Arthur T Knackerbracket writes:

https://arstechnica.com/tech-policy/2026/02/whoops-us-military-laser-strike-takes-down-cbp-drone-near-mexican-border/

The US military mistakenly shot down a Customs and Border Protection (CBP) drone near the Mexican border in a strike that reportedly used a laser-based anti-drone system. The CBP uses drones to track people crossing the border.

"Congressional aides told Reuters the Pentagon used the high-energy laser system to shoot down a Customs and Border Protection drone near the Mexican border, in an area that often has incursions from Mexican drones used by drug cartels," Reuters reported last night.

[...] "The Defense Department didn't realize the drone was being flown by CBP when it shot it down," and "had not first coordinated the use of the laser system with the US Federal Aviation Administration," Bloomberg wrote, citing anonymous sources.

The military hasn't been coordinating counter-drone measures with the FAA, and "CBP drone operators didn't inform the military's laser unit that it was launching," Bloomberg wrote, citing anonymous sources.

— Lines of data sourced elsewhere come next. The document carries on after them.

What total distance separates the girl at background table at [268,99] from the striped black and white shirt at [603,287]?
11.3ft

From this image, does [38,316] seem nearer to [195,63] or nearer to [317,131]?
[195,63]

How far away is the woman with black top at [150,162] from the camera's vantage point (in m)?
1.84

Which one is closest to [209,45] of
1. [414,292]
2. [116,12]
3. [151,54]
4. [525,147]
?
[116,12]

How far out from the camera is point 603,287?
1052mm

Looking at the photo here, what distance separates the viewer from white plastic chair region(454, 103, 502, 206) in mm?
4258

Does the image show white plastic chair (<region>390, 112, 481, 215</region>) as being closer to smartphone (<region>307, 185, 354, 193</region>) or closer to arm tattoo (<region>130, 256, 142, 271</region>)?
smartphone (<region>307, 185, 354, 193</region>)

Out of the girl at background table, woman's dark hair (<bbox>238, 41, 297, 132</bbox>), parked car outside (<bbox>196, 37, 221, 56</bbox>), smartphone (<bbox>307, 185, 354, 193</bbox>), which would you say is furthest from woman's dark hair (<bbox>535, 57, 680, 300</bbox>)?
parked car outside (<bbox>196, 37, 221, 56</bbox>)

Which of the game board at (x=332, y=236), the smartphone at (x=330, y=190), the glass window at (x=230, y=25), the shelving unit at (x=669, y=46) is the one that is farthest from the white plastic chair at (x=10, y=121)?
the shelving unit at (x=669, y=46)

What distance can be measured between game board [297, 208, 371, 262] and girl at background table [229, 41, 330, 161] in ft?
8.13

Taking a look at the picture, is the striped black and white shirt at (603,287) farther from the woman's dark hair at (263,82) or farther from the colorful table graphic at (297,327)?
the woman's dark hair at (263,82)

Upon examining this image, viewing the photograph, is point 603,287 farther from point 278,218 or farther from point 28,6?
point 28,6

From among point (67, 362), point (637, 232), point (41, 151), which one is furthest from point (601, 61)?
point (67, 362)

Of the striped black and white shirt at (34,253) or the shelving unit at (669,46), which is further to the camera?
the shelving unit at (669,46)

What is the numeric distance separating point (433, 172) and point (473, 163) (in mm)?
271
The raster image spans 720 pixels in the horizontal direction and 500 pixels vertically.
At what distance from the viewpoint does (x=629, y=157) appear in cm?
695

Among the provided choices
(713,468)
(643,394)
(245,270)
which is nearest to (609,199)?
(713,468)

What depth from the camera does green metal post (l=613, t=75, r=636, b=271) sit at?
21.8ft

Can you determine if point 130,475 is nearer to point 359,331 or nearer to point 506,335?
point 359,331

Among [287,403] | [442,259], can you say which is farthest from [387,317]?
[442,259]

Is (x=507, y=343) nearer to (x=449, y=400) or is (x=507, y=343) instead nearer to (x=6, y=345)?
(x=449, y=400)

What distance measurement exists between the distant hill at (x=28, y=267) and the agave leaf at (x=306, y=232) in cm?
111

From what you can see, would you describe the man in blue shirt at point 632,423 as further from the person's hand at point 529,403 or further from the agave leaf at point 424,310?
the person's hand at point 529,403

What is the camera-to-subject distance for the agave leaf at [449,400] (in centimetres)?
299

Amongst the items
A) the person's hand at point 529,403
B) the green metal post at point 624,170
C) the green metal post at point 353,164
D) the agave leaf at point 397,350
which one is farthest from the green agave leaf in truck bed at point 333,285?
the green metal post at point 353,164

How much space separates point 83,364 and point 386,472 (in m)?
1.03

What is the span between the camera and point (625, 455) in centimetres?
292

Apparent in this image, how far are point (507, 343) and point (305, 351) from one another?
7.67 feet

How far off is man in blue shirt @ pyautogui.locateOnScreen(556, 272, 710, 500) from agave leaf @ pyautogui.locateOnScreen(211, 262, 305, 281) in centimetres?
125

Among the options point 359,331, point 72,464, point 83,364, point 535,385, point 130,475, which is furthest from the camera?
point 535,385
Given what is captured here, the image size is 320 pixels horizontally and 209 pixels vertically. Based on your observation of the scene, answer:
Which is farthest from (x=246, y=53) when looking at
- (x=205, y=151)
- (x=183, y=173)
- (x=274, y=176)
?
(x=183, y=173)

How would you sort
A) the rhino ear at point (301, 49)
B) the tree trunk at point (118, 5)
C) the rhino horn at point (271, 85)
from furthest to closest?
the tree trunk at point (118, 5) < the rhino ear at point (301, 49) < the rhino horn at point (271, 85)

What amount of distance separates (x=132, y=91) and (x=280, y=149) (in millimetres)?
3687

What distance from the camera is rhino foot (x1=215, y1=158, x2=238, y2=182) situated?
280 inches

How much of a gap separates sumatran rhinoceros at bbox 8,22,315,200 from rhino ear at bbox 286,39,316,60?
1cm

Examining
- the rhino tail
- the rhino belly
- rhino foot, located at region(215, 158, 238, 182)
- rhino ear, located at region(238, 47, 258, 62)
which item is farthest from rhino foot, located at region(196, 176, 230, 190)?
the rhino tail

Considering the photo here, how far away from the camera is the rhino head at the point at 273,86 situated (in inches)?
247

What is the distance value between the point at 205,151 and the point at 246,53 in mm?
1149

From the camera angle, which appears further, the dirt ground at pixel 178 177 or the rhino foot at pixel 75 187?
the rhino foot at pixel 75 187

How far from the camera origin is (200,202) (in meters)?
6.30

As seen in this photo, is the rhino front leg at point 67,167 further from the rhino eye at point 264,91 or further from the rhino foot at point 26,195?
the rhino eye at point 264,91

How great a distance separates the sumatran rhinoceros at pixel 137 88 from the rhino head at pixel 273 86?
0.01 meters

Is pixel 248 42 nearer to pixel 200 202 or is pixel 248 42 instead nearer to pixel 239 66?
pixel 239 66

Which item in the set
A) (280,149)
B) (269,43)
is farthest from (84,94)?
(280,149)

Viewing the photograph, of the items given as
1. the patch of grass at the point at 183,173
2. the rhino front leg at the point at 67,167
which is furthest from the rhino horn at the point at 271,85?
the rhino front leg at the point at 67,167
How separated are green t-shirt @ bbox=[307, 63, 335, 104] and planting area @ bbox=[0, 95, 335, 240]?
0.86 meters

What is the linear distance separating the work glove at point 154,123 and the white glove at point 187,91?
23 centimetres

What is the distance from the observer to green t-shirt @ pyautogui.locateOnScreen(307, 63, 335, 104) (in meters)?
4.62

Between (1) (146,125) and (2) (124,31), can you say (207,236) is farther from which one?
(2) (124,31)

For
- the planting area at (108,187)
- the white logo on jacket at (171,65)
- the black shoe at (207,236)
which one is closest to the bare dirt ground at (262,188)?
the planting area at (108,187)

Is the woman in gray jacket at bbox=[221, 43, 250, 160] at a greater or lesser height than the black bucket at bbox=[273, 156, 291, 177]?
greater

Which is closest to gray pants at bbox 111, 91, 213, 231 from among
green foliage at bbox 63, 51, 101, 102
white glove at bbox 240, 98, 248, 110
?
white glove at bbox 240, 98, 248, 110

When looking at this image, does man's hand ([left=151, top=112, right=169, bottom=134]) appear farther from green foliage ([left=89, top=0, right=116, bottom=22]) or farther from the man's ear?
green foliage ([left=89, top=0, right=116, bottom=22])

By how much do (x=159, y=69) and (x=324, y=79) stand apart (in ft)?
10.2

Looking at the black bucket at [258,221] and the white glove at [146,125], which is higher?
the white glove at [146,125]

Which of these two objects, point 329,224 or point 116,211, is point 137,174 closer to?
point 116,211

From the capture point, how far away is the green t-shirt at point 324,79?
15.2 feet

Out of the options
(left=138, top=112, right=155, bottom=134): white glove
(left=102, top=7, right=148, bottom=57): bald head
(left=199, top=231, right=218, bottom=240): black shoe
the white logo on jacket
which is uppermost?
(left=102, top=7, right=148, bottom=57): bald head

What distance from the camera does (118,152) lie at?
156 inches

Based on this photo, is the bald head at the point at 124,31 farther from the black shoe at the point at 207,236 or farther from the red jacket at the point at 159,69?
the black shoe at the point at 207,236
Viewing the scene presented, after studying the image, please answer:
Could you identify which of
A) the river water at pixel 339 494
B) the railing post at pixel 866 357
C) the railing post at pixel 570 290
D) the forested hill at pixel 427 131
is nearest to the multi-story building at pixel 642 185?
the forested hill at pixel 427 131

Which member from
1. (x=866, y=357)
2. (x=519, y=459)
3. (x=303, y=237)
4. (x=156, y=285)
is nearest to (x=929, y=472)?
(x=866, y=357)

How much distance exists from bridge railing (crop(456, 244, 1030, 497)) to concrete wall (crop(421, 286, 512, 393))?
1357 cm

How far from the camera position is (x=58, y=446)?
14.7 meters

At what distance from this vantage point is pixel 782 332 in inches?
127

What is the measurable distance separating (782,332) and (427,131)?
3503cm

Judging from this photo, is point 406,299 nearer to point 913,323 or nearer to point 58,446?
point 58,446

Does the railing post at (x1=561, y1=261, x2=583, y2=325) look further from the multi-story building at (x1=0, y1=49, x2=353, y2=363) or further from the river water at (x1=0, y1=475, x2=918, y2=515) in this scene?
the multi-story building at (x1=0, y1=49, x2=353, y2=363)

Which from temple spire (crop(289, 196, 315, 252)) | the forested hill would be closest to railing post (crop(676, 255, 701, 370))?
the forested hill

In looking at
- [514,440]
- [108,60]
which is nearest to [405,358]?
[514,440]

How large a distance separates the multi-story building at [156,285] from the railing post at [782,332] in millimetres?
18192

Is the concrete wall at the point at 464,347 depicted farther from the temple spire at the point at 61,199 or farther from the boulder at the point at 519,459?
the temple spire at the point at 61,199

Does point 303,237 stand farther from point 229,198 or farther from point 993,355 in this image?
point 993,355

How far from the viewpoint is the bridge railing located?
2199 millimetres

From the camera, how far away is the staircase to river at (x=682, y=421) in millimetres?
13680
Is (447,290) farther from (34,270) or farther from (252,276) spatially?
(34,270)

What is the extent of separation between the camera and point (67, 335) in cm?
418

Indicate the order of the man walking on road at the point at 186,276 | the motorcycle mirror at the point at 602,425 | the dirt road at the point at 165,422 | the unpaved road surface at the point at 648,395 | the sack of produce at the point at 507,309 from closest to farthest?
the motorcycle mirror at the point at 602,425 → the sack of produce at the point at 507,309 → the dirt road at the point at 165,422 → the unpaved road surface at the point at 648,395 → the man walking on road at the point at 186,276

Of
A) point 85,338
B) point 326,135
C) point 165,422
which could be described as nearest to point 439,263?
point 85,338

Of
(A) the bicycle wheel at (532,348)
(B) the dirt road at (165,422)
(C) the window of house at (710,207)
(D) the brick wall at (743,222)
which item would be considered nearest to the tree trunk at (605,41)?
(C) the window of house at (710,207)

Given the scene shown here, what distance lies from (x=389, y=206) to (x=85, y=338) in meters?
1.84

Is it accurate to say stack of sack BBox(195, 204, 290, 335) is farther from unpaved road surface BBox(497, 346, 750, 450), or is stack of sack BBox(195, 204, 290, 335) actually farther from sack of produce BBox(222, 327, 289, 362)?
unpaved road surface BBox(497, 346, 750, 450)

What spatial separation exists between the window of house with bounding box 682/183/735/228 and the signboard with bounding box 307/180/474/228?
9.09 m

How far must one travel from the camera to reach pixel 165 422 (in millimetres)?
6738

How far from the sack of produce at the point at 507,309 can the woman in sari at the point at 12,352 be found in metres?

Because the CBP didn't notify the Defense Department, the military viewed the aircraft as "an unknown drone," the Times wrote, citing an unnamed Pentagon official.

The latest incident came about two weeks after the FAA abruptly closed airspace over El Paso for a few hours, leading to flight cancellations. In the early February incident, CBP was the one that fired the laser. The CBP was "using the same technology on loan from the military to combat drug-smuggling" and "fired a high-energy laser at what they thought was a drone," but turned out to be a party balloon, the Times wrote.

"In both cases, the lasers were used without the FAA's approval, which many aviation safety experts maintain is a violation of the law," the Times wrote.

[...] The Pentagon, CBP, and FAA confirmed some details of the incident in a joint statement provided to Ars by the Pentagon today. The statement said the "engagement occurred when the Department of War employed counter-unmanned aircraft system authorities to mitigate a seemingly threatening unmanned aerial system operating within military airspace. The engagement took place far away from populated areas and there were no commercial aircraft in the vicinity."

[...] The statement did not mention that the drone was a CBP drone, and the Pentagon declined to provide further details to Ars.